Sanscemo

Che piaccia o meno il Festival di Sanremo rappresenta uno spaccato fedele della nostra società. E il fatto che la nostra società sia un enorme blob agonizzante, lo si arguisce anche dall’osservazione di questo spettacolo organizzativamente mastodontico ma modesto a livello di contenuti. È questa un po’ la sintesi dei tempi moderni: non conta tanto il “cosa” ma il “come”, triste formula che vale per tutto ciò che ci circonda, dalla gestione della cosa pubblica allo spettacolo, passando per i rapporti umani.

Partiamo da questi ultimi e domandiamoci come mai una (doverosa) standing ovation per il Presidente della Repubblica, Sergio Mattarella e nemmeno un pistolotto d’ordinanza sul terremoto in Turchia. D’altronde, dovremmo restare buoni, umani, sensibili alle tragedie mondiali e poi ci perdiamo in un bicchier d’acqua. La qual cosa fa il paio con la presenza del presidente ucraino a Sanremo, della quale poi alla fine non se ne è fatto nulla ma che è sembrata più una marchetta pubblicitaria (vicendevole) che altro.

Anche la musica è passata leggera sulle nostre teste. Leggera nell’accezione di inconsistente, sia dal punto di vista dei contenuti che da quello prettamente tecnico: non ci è parso (almeno in questa prima serata) di scorgere una canzone come “Nel blu, dipinto di blu” capace di restare scolpita a lettere d’oro nella storia della canzone italiana. E non ci è parso neppure di scorgere vocalità degne di questo nome. Solo una serie di “quisque de populo” buttati lì, come se fino a un minuto prima si fossero occupati di altro. Sono i tempi moderni, baby, quell’enorme contenitore general-generico in cui i contenuti, relegati tra le varie ed eventuali, vengono dopo il contenitore stesso.
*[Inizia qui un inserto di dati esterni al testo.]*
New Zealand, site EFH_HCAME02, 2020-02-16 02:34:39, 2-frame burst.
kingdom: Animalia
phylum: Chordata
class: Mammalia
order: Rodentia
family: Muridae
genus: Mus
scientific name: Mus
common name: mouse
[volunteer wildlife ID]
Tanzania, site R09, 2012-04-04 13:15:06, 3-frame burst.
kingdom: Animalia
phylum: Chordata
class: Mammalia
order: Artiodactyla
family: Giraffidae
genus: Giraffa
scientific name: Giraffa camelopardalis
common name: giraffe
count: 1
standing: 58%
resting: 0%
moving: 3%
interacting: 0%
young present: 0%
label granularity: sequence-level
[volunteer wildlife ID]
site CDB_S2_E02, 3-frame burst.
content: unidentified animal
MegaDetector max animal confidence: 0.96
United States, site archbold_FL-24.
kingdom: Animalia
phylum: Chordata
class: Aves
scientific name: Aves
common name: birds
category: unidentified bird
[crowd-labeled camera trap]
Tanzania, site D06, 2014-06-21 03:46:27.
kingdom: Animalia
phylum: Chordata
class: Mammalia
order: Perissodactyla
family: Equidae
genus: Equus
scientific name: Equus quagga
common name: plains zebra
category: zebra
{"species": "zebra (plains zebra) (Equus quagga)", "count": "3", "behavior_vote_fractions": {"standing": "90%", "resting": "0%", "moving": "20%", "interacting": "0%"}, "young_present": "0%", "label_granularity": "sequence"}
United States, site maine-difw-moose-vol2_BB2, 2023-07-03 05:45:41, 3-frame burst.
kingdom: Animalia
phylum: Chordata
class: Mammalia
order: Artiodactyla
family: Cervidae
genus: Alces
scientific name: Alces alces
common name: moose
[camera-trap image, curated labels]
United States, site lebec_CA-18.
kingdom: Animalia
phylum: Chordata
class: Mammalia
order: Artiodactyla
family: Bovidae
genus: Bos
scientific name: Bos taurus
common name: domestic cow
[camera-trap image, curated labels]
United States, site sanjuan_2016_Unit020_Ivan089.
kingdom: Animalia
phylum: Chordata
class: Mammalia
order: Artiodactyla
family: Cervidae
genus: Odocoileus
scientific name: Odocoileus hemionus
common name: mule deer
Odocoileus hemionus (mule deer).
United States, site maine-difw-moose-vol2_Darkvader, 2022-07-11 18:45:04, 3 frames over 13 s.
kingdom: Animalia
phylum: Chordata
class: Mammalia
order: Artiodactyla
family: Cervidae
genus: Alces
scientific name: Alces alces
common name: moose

Oggi la gavetta non esiste, perché entri nello star system per futili motivi, cioè con i video su TikTok, partecipando a un talent, diventando virale su YouTube o facendo l’influencer.

E infatti la diva più acclamata della prima serata è stata proprio una influencer (Chiara Ferragni), le cui doti (eccezionali) imprenditoriali e comunicazionali non sono in discussione, ma che è diventata un marchio prendendo il niente, imbellettandolo alla perfezione e facendone un impero. Sarà anche un impero basato sul niente, ma è pur sempre un impero fondato sulla capacità di intercettare la voglia di sottovuoto spinto della gente, offrendo un (non) prodotto vincente. Sarebbe bastato rimanere sulla vacuità e volare a pelo d’acqua sulle cazzate. Se non fosse che Chiara Ferragni ha presunto di potersi occupare di contenuti: da quel momento è iniziato il Festival delle contraddizioni, con una donna che ha ritenuto di poter scrivere una lettera a se stessa, parlando delle proprie fragilità e delle proprie insicurezze, struggendosi per queste cose comodamente in mutande e in mondovisione.

Conta “come”, dicevamo, e non “cosa”. E a questa regola moderna fanno eccezione solo i più attempati, quelli vecchio stile come Roberto Benigni, il quale è sembrato un gigante di fronte alla vacuità smidollata ed ebete di Blanco, uno che non sente la sua voce nelle cuffie e si fa prendere dalle convulsioni spaccando mezzo palco, così “perché non mi sentivo e almeno mi sono divertito”. Roberto Benigni è sembrato un eroe nazionale, un Dante Alighieri in chiave moderna, un sobrio cantore nonostante volesse fare la solita manfrina celando dietro all’elogio della “Costituzione più bella del mondo” una propaganda antigovernativa contro le già annunciate riforme costituzionali.